Farther on, the caw of a passing crow drifted down from the cold sky, and before I left the woods I heard the pip of a downy woodpecker and the grunt of the white-breasted nuthatch, that tree-climber with the white cheeks which, unlike woodpeckers, can go both up and down trees head-foremost. In the early spring and sometimes on warm winter days, one may hear his spring song, which is “Quee-quee-quee.” It is not much of a song, but Mr. Nuthatch is very proud of it and usually pauses admiringly between each two strains. In my early bird-days I used to mistake this spring song for the note of an early flicker, and would scandalize better-educated ornithologists by reporting flickers several weeks before their time. The last bird I heard before I left the woods remarked solemnly, “Too-wheedle, too-wheedle, too-wheedle, too-wheedle,” like a creaking wheelbarrow, and then suddenly broke out into the flat, harsh “Djay, djay, djay” which has given the silver-and-blue jay its name.

By the time I had reached home, I decided that it was too cold a day to practise law safely. The state legislature in their wisdom had already made the day a half-holiday. Not to be outdone in generosity, I decided to donate my half and make the holiday a whole one. Anent this matter of holidays, the trouble with most of us is that we are obsessed with the importance of our daily work. There are many pleasant byways which we plan to come back and explore when we have reached the end of the straight, steep, and intensely narrow road that leads to achievement. The trouble is that there is no returning. Men die rich, famous, or successful, who have never taken the time to companion their children or to find their way into the world of the wild-folk which lies at their very doors. It was not always so. Read in Evelyn’s Diary how for sixty years a great man played a great part under three kings and the grim Protector, and yet never lost an opportunity to refresh his life with bird-songs, hilltops, flower-fields, and sky-air. We reach our goal to-day in a few desperate years, stripped to the buff like a Marathon runner. One can arrive later and not miss a thousand little happinesses along the way.
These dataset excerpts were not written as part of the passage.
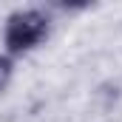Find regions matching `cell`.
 Wrapping results in <instances>:
<instances>
[{
  "instance_id": "6da1fadb",
  "label": "cell",
  "mask_w": 122,
  "mask_h": 122,
  "mask_svg": "<svg viewBox=\"0 0 122 122\" xmlns=\"http://www.w3.org/2000/svg\"><path fill=\"white\" fill-rule=\"evenodd\" d=\"M48 29H51V20L40 9H20V11L9 14L6 29H3L6 54L9 57H20V54L34 51L48 37Z\"/></svg>"
},
{
  "instance_id": "7a4b0ae2",
  "label": "cell",
  "mask_w": 122,
  "mask_h": 122,
  "mask_svg": "<svg viewBox=\"0 0 122 122\" xmlns=\"http://www.w3.org/2000/svg\"><path fill=\"white\" fill-rule=\"evenodd\" d=\"M11 74H14V57L0 54V91L11 82Z\"/></svg>"
}]
</instances>
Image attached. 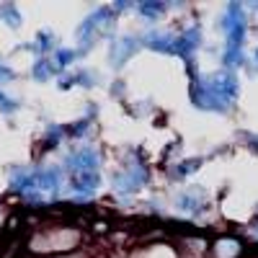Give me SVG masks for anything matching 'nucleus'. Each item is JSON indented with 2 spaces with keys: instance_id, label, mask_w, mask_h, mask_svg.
Listing matches in <instances>:
<instances>
[{
  "instance_id": "11",
  "label": "nucleus",
  "mask_w": 258,
  "mask_h": 258,
  "mask_svg": "<svg viewBox=\"0 0 258 258\" xmlns=\"http://www.w3.org/2000/svg\"><path fill=\"white\" fill-rule=\"evenodd\" d=\"M204 165V158H183V160H176V163H170L165 168V173H168V181H186L188 176H194L197 170Z\"/></svg>"
},
{
  "instance_id": "1",
  "label": "nucleus",
  "mask_w": 258,
  "mask_h": 258,
  "mask_svg": "<svg viewBox=\"0 0 258 258\" xmlns=\"http://www.w3.org/2000/svg\"><path fill=\"white\" fill-rule=\"evenodd\" d=\"M186 70L191 75L188 98L191 106L207 114H230L240 98V78L232 70H214V73H197L194 59L186 62Z\"/></svg>"
},
{
  "instance_id": "8",
  "label": "nucleus",
  "mask_w": 258,
  "mask_h": 258,
  "mask_svg": "<svg viewBox=\"0 0 258 258\" xmlns=\"http://www.w3.org/2000/svg\"><path fill=\"white\" fill-rule=\"evenodd\" d=\"M34 181L39 194H49L52 199H57L62 188L68 186V176H64L62 165H34Z\"/></svg>"
},
{
  "instance_id": "22",
  "label": "nucleus",
  "mask_w": 258,
  "mask_h": 258,
  "mask_svg": "<svg viewBox=\"0 0 258 258\" xmlns=\"http://www.w3.org/2000/svg\"><path fill=\"white\" fill-rule=\"evenodd\" d=\"M240 137H243V142H245V147L250 150V153H255V155H258V135H250V132H243Z\"/></svg>"
},
{
  "instance_id": "14",
  "label": "nucleus",
  "mask_w": 258,
  "mask_h": 258,
  "mask_svg": "<svg viewBox=\"0 0 258 258\" xmlns=\"http://www.w3.org/2000/svg\"><path fill=\"white\" fill-rule=\"evenodd\" d=\"M52 64H54V70H57V78L62 75V73H68V70H73V64L80 59V54L75 52V47H59L52 57Z\"/></svg>"
},
{
  "instance_id": "3",
  "label": "nucleus",
  "mask_w": 258,
  "mask_h": 258,
  "mask_svg": "<svg viewBox=\"0 0 258 258\" xmlns=\"http://www.w3.org/2000/svg\"><path fill=\"white\" fill-rule=\"evenodd\" d=\"M147 183H150V165L142 158H137L135 150L124 158V163L111 173V188H114V194L119 199L137 197Z\"/></svg>"
},
{
  "instance_id": "19",
  "label": "nucleus",
  "mask_w": 258,
  "mask_h": 258,
  "mask_svg": "<svg viewBox=\"0 0 258 258\" xmlns=\"http://www.w3.org/2000/svg\"><path fill=\"white\" fill-rule=\"evenodd\" d=\"M0 21L13 31H18L21 26H24V16H21L16 3H0Z\"/></svg>"
},
{
  "instance_id": "24",
  "label": "nucleus",
  "mask_w": 258,
  "mask_h": 258,
  "mask_svg": "<svg viewBox=\"0 0 258 258\" xmlns=\"http://www.w3.org/2000/svg\"><path fill=\"white\" fill-rule=\"evenodd\" d=\"M124 91H126V85H124V80H114V85H111V96L116 98H124Z\"/></svg>"
},
{
  "instance_id": "20",
  "label": "nucleus",
  "mask_w": 258,
  "mask_h": 258,
  "mask_svg": "<svg viewBox=\"0 0 258 258\" xmlns=\"http://www.w3.org/2000/svg\"><path fill=\"white\" fill-rule=\"evenodd\" d=\"M18 109H21V103H18L16 98H11L8 93H0V114L11 116V114H16Z\"/></svg>"
},
{
  "instance_id": "23",
  "label": "nucleus",
  "mask_w": 258,
  "mask_h": 258,
  "mask_svg": "<svg viewBox=\"0 0 258 258\" xmlns=\"http://www.w3.org/2000/svg\"><path fill=\"white\" fill-rule=\"evenodd\" d=\"M111 8H114V13L119 16V13H126V11H135V3H132V0H116Z\"/></svg>"
},
{
  "instance_id": "9",
  "label": "nucleus",
  "mask_w": 258,
  "mask_h": 258,
  "mask_svg": "<svg viewBox=\"0 0 258 258\" xmlns=\"http://www.w3.org/2000/svg\"><path fill=\"white\" fill-rule=\"evenodd\" d=\"M202 44H204L202 24H191V26H186L176 34V54L173 57H181L183 62H191L194 54L202 49Z\"/></svg>"
},
{
  "instance_id": "12",
  "label": "nucleus",
  "mask_w": 258,
  "mask_h": 258,
  "mask_svg": "<svg viewBox=\"0 0 258 258\" xmlns=\"http://www.w3.org/2000/svg\"><path fill=\"white\" fill-rule=\"evenodd\" d=\"M34 54L36 57H52L62 44H59V36L52 31V29H39L36 36H34Z\"/></svg>"
},
{
  "instance_id": "25",
  "label": "nucleus",
  "mask_w": 258,
  "mask_h": 258,
  "mask_svg": "<svg viewBox=\"0 0 258 258\" xmlns=\"http://www.w3.org/2000/svg\"><path fill=\"white\" fill-rule=\"evenodd\" d=\"M250 62H253V64H255V68H258V47L253 49V54H250Z\"/></svg>"
},
{
  "instance_id": "6",
  "label": "nucleus",
  "mask_w": 258,
  "mask_h": 258,
  "mask_svg": "<svg viewBox=\"0 0 258 258\" xmlns=\"http://www.w3.org/2000/svg\"><path fill=\"white\" fill-rule=\"evenodd\" d=\"M142 49V39L140 34H114L109 39V52H106V59H109L111 70H121L124 64L132 59L137 52Z\"/></svg>"
},
{
  "instance_id": "26",
  "label": "nucleus",
  "mask_w": 258,
  "mask_h": 258,
  "mask_svg": "<svg viewBox=\"0 0 258 258\" xmlns=\"http://www.w3.org/2000/svg\"><path fill=\"white\" fill-rule=\"evenodd\" d=\"M245 11H258V0L255 3H245Z\"/></svg>"
},
{
  "instance_id": "2",
  "label": "nucleus",
  "mask_w": 258,
  "mask_h": 258,
  "mask_svg": "<svg viewBox=\"0 0 258 258\" xmlns=\"http://www.w3.org/2000/svg\"><path fill=\"white\" fill-rule=\"evenodd\" d=\"M116 21L119 16L111 6H96L80 21L75 29V52L80 54V59L88 57L101 39H111L116 34Z\"/></svg>"
},
{
  "instance_id": "5",
  "label": "nucleus",
  "mask_w": 258,
  "mask_h": 258,
  "mask_svg": "<svg viewBox=\"0 0 258 258\" xmlns=\"http://www.w3.org/2000/svg\"><path fill=\"white\" fill-rule=\"evenodd\" d=\"M103 155L93 145H73L62 158L64 176H78V173H101Z\"/></svg>"
},
{
  "instance_id": "21",
  "label": "nucleus",
  "mask_w": 258,
  "mask_h": 258,
  "mask_svg": "<svg viewBox=\"0 0 258 258\" xmlns=\"http://www.w3.org/2000/svg\"><path fill=\"white\" fill-rule=\"evenodd\" d=\"M11 80H16V70L0 59V83H11Z\"/></svg>"
},
{
  "instance_id": "17",
  "label": "nucleus",
  "mask_w": 258,
  "mask_h": 258,
  "mask_svg": "<svg viewBox=\"0 0 258 258\" xmlns=\"http://www.w3.org/2000/svg\"><path fill=\"white\" fill-rule=\"evenodd\" d=\"M93 124H96V121L80 116V119H78V121H73V124H64V137L73 140V142L88 140V137H91V132H93Z\"/></svg>"
},
{
  "instance_id": "7",
  "label": "nucleus",
  "mask_w": 258,
  "mask_h": 258,
  "mask_svg": "<svg viewBox=\"0 0 258 258\" xmlns=\"http://www.w3.org/2000/svg\"><path fill=\"white\" fill-rule=\"evenodd\" d=\"M173 207L176 212L186 214V217H202V214L209 212V197L204 188L188 186V188H181L173 197Z\"/></svg>"
},
{
  "instance_id": "16",
  "label": "nucleus",
  "mask_w": 258,
  "mask_h": 258,
  "mask_svg": "<svg viewBox=\"0 0 258 258\" xmlns=\"http://www.w3.org/2000/svg\"><path fill=\"white\" fill-rule=\"evenodd\" d=\"M70 78H73V85L75 88H85V91H91V88H96L98 85V80H101V75L96 73V70H91V68H73L70 70Z\"/></svg>"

With similar arguments I convinced myself on that day, that it was my duty as an amateur naturalist to discover how many birds I could meet between dawn and dark with the thermometer below zero. Certain gentlemen-adventurers of my acquaintance aided and abetted me in this plan. They all held high office in a military organization known for short as the Band. There was First Lieutenant Trottie, Second Lieutenant Honey, Sergeant Henny-Penny, and Corporal Alice-Palace, while I had been honored with a captain’s commission in this regiment. To be sure, there was something of a dearth of privates; but with such a gallant array of officers their absence was not felt. At any hour of day or night, to the last man, every member of the Band was ready for the most desperate adventures by field and flood.